2018 年 2018 巻 191 号 p. 191_1-191_15
This special issue on global history is the first attempt to introduce recent developments of global history to readers of International Relations, and to present ways of collaboration between historical studies and international relations. Global history aims to create new interpretations of ‘world history’ beyond national boundaries or a traditional framework of ‘national history’, and to explore mutual interactions of various regions and people on a global scale. ‘Comparison’ and ‘connectedness or relationship’ are two keys concepts in global history. At the forefront of global history studies now is the early-modern economic history, symbolized by debates on ‘the Great Divergence’ of Kenneth Pomeranz and the Californian School. The questions raised by them on the economic order in the early-modern period are concerned with comparative analyses of wider regions such as East Asia, Western Europe, or South Asia.

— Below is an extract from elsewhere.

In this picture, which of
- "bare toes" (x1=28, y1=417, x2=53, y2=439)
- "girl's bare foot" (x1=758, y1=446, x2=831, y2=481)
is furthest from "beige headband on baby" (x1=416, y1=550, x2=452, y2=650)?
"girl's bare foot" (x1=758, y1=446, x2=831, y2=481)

On the other hand, the global history on ‘the long nineteenth century’ explores the structural links of various regions within the modern world-system, especially to reveal a relatively unique ‘autonomous’ status of Asian regions in a capitalist world-economy. The works on ‘commodity chains’, which aim to clarify the linkages between production, processing, distribution, and consumption of specific goods (e.g., tea, sugar, coffee, cotton goods) and people, attracted intense attention from scholars. However, the most stimulating researches are those of Asian economic history, focused on mega-regions such as maritime Asia, or intra-regional trading links. These studies aim to overcome a European/Western-centred perspective based on a traditional framework of ‘Western-impact versus Asian responses’. The typical work is presented as the formation and development of ‘intra-Asian trade’ by Kaoru SUGIHARA. He shows us two unique features of Asian economic development at the turn of the nineteenth-twentieth centuries, that is, the emergence of ‘cotton-centred economic linkages’ on the supply side, and the effects of ‘final demand linkage’ on the demand side. These developments led to network analyses such as overseas Chinese merchants and Indian merchants, and globalizing of migration history.
On global history in the twentieth century, we may identify several unique works from Asian perspectives: the arguments of ‘National-Empire’ (Kokumin-Teikoku) by YAMAMURO Shinichi, the hegemonic and structural power of the British Empire and Asian economic development by myself, and Asian developmentalism in the 1960-80s with coexistence of the Cold-War regime by SUEHIRO Akira. Through these studies in the wider context of global history, which utilize methods of relational (or connected) history, especially from Asian perspectives, we may present original interpretations on global/world history, and elicit further collaboration between historical studies, area studies and international relations.